Compared with surrounding healthy liver tissue, KLF5 expression was upregulated in human CCA tissues from Copenhagen, TCGA, Job, TIGER-LC, and San Sebastian patient cohorts. High KLF5 levels were associated with lymph-node invasion and reduced overall survival. Compared with healthy human cholangiocytes, KLF5 protein and mRNA levels were overexpressed in human CCA cells in vitro. When compared with control cells, KLF5-/- CCA cells displayed decreased cell proliferation, migration, invasion, and colony formation while promoting cell cycle arrest and apoptosis in vitro. KLF5-/- CCA cells did not develop any tumors after subcutaneous or orthotopic injection in a xenograft animal model of CCA. Likewise, chemical inhibition of KLF5 with ML264 hampered CCA cells’ proliferation and migration in vitro and blocked tumor growth in vivo. Finally, both genetic and chemical inhibition of KLF5 sensitized CCA cells to chemotherapy-induced apoptosis in vitro, and the combination of gemcitabine/cisplatin and ML264 completely halted CCA tumor growth in mice. In addition, KLF5-/- CCA cells displayed altered levels of several proteins related to chemoresistance when compared with control cells and were shown to significantly correlate with KLF5 expression in human CCA tissues.

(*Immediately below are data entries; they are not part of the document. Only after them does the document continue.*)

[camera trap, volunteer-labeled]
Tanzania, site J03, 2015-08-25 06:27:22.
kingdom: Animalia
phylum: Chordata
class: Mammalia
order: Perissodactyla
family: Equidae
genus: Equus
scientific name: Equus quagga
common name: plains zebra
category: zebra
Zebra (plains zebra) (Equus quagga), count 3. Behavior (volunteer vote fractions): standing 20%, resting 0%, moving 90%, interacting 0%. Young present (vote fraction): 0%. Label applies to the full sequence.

These findings suggest that increased KLF5 expression contributes to cancer progression by its promotion of cell survival and proliferation and chemoresistance in CCA. KLF5 inhibition with ML264 may be a potential therapeutic target for CCA.
Source:
Landa-Magdalena A, Rodrigues PM, Erice O, et al. Inhibition of KLF5 reduces tumor growth and sensitizes to chemotherapy-induced cell death in experimental models of cholangiocarcinoma. Presented at: ESMO Congress 2023, October 20-24, 2023; Madrid, Spain.